NFL commissioner Roger Goodell CREDIT: AP
NFL commissioner Roger Goodell CREDIT: AP

The National Football League will conduct an “independent investigation” into whether its offices obtained video footage of former Baltimore Ravens running back Ray Rice punching and knocking out his then-fiancee during a February incident in an Atlantic City casino, the league announced late Wednesday. The announcement of the investigation came after the Associated Press reported that a law enforcement official had mailed the video footage, which TMZ made public Monday, to NFL offices in April, and that someone in the league office confirmed receiving it in a voicemail message.

The results of the investigation, according to the NFL’s statement, will be made public.

■ Complete the following
**1.** Answer these questions using the article about the NFL investigation:
(a) According to the Associated Press, who mailed the video footage to NFL offices, and in what month?
(b) Which outlet made the footage public on Monday?
(c) What does the NFL's statement say will happen with the investigation's results?
**2.** In one to three sentences, explain what report the league's announcement followed, according to the article about the NFL investigation.
**3.** Write the next few sentences of the article about the NFL investigation.

Saved data entries
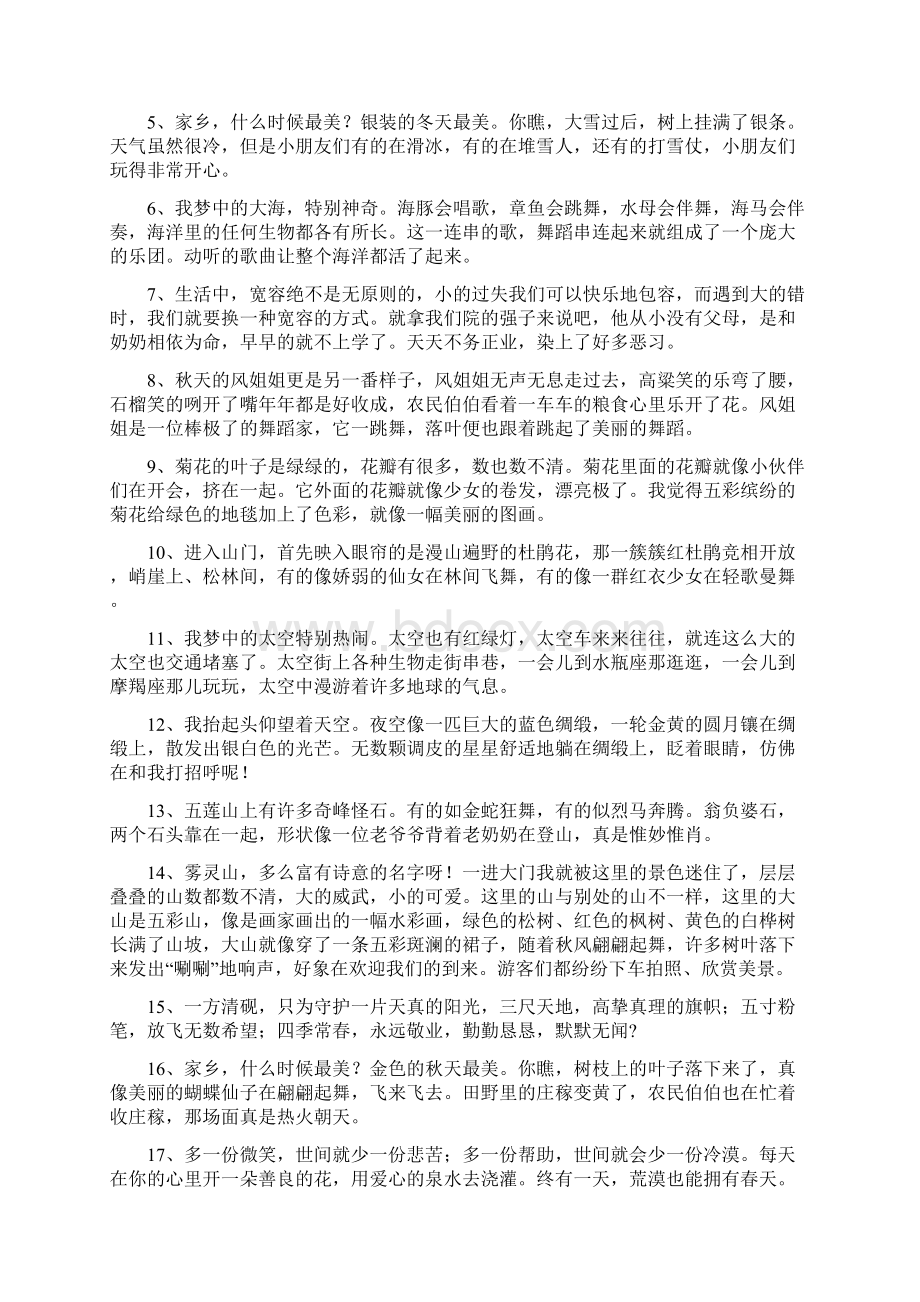 好词好句的图Word下载.docx_第3页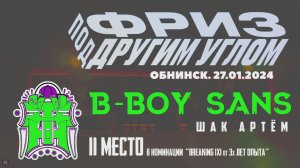 ANUF_ДТН_Фриз под другим углом (Обнинск)_Sans_27.01.2024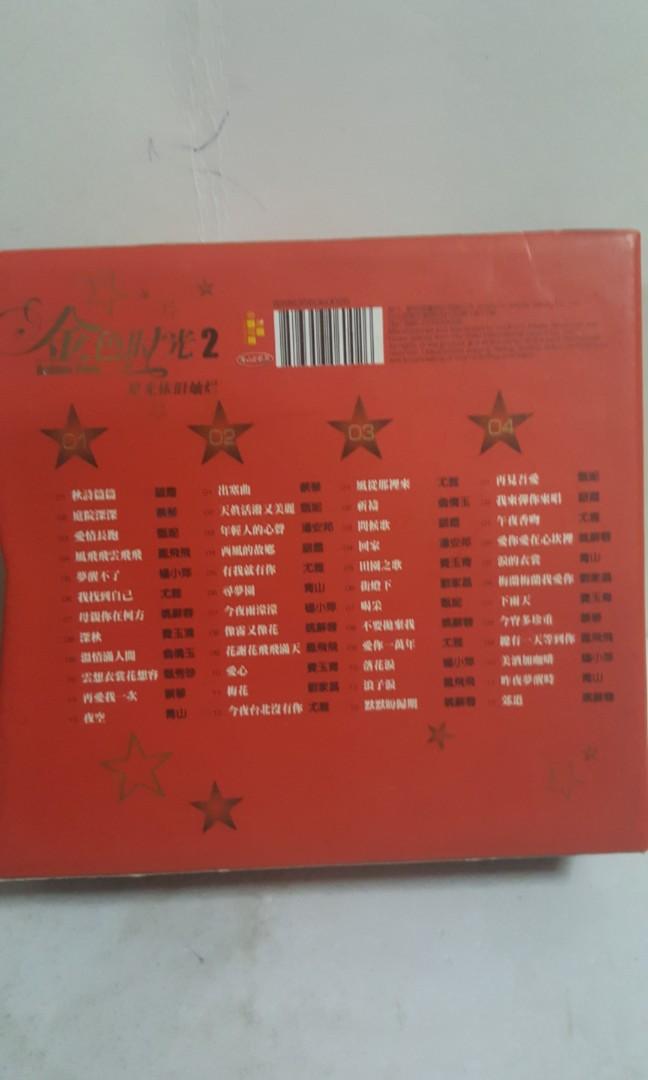 4 CD box金色时光2 尤雅青山姚苏蓉翁倩玉 凤飞飞 蔡琴 海山唱片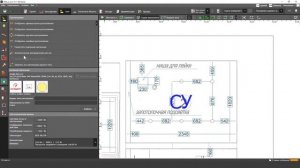 DIALux EVO. Расчет освещения для студии звукозаписи с нуля за 35 минут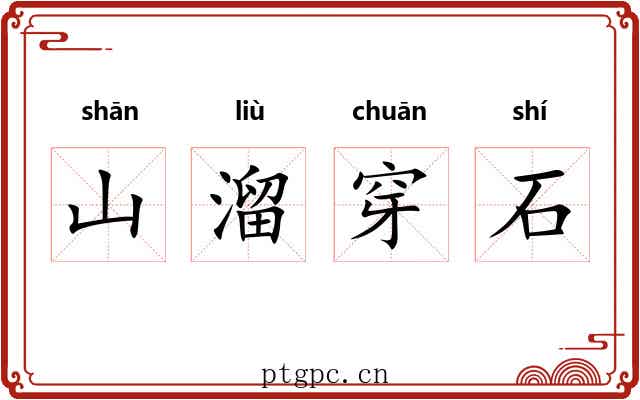山溜穿石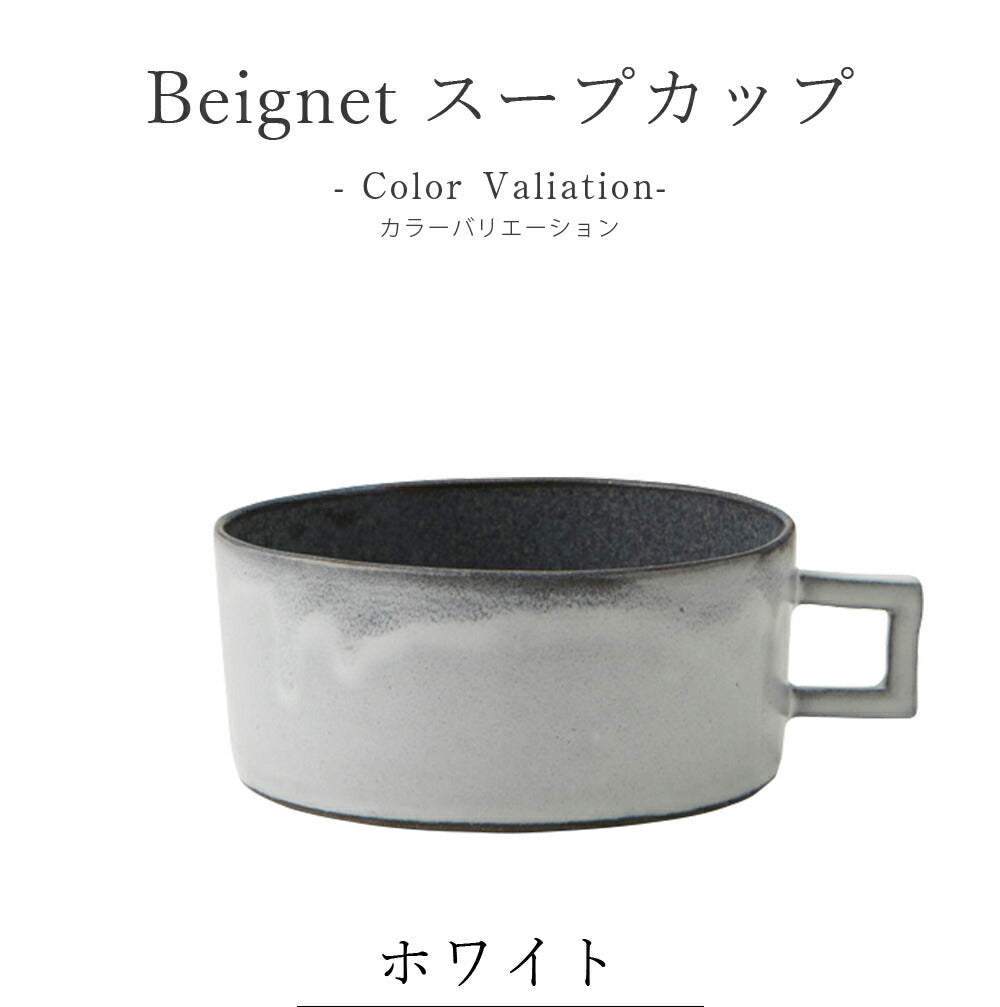Soup Mug [Beignet Soup Cup] Ceramic Japanese Tableware Western Tableware Made in Japan Antique Cafe Tableware Adult [Maruri] [Silent-]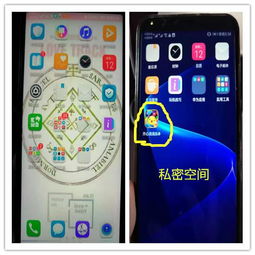华为手机怎么隐藏卡 华为手机怎么隐藏卡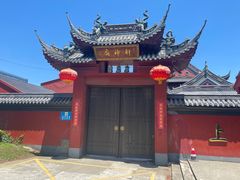 -上海财神庙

■ Outputs for the tasks
**1.**
(a) A law enforcement official mailed it in April.
(b) TMZ made the footage public.
(c) The results will be made public.

**2.** The announcement followed an Associated Press report. It said a law enforcement official had mailed the video footage to NFL offices in April. It also said someone in the league office confirmed receiving it in a voicemail message.

**3.**
While the NFL is billing this as an “independent” inquiry, it does not appear that is the best word to describe it. Former FBI director Robert Mueller III will lead the investigation. Mueller is currently a partner at the law firm WilmerHale, which has represented the NFL in broadcast negotiations and other matters. The firm, at different times, has represented Washington owner Daniel Snyder, Dallas Cowboys owner Jerry Jones, and the Indianapolis Colts, and it has sent employees to positions within the NFL and its teams. Ravens president Richard Cass, in fact, was a partner at the firm and worked there for 31 years before he took the Baltimore job in 2004.

Further, the investigation will be overseen by New York Giants co-owner John Mara and Pittsburgh Steelers owner Dan Rooney, two of Goodell’s closest allies. Mara has already defended the commissioner’s handling of the Rice situation.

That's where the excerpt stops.